Pasca 6 Balita Terkonfirmasi Gagal Ginjal, Pemkot Tangerang Tingkatkan Pengawasan

Bagikan:

AshefaNews – Pemerintah Kota Tangerang memerintahkan kepada Lurah dan Camat untuk melakukan pengawasan fasilitas kesehatan (faskes) Apotek atau Toko Obat, Klinik maupun Rumah Sakit, tidak menjual atau meresepkan obat sirup yang mengandung zat-zat berbahaya bagi anak, pasca adanya anjuran dari Kementerian Kesehatan (Kemenkes) dan Badan pengawasan obat dan makanan (BPOM) RI.

Hal itu disampaikan langsung oleh Wali Kota Tangerang Arief R Wismansyah, saat memimpin rapat wilayah secara daring yang juga dihadiri oleh Kepala Dinas Kesehatan Kota Tangerang Dini Anggraeni serta Camat dan Lurah Se-Kota Tangerang, Pada Rabu (26/10).

Wali Kota mengintruksikan kepada Camat dan Lurah untuk mensosialisasikan kepada masyarakat dan juga fasilitas – fasilitas kesehatan yang ada di Kota Tangerang terkait daftar obat sirup yang aman dan tidak aman dikonsumsi.

“Jadi segera lakukan koordinasi dengan fasilitas kesehatan seperti Apotek, Toko Obat, Klinik, Rumah Sakit yang berada di wilayah masing-masing,” paparnya. 

Sejauh ini, ada 156 produk obat yang dipastikan tidak menggunakan Propilen Glikol, sosialisasikan kepada mereka dan masyarakat, Arief mengungkapkan bahwa terdapat 133 kasus gagal ginjal yang meninggal. Untuk Provinsi Banten ada 12 anak positif gagal ginjal.
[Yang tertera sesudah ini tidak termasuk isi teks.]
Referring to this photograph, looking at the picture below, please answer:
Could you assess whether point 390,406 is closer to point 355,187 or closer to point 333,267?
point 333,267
“Saat ini di Kota Tangerang sendiri ada 6 kasus dengan 4 anak meninggal dunia, 1 anak sembuh dan 1 pasien masih menjalani perawatan di rumah sakit,” terangnya. 

Sedangkan Kepala Dinas Kesehatan Kota Tangerang Dini Angraeni menjelaskan, pihaknya sudah melakukan berbgai upaya untuk mencegah lonjakan kasus gagal ginjal pada anak. 
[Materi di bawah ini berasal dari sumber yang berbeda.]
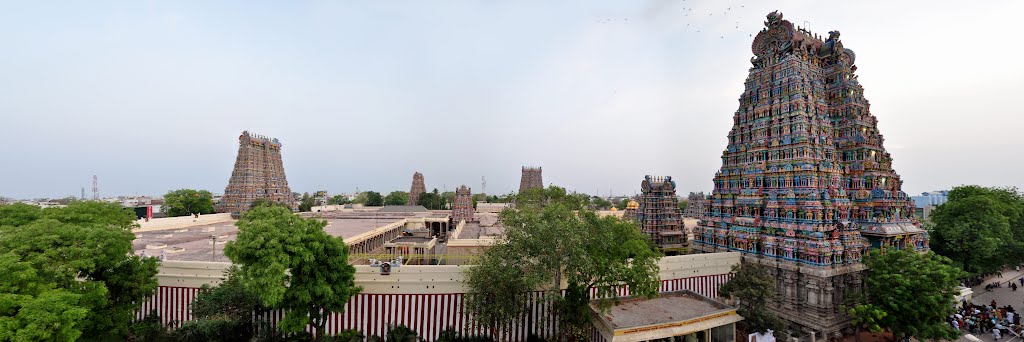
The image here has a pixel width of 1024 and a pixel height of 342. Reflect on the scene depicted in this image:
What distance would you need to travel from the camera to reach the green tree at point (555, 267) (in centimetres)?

Mulai dari pelarangan peredaran obat-obatan yang berbentuk cair dan sirup kepada seluruh fasilitas kesehatan termasuk apotek dan toko obat. Langkah selanjutnya Dinkes menerjunkan petugas untuk mengawasi peredaran obat di lingkungan masyarakat.

“Ya itu tadi, bahwa sejak awal kami sudah mengikuti intruksi dari Kementerian Kesehatan untuk melarang obat- obatan yang berbentuk sirup kepada seluruh fasilitas kesehatan,” jelas Dini.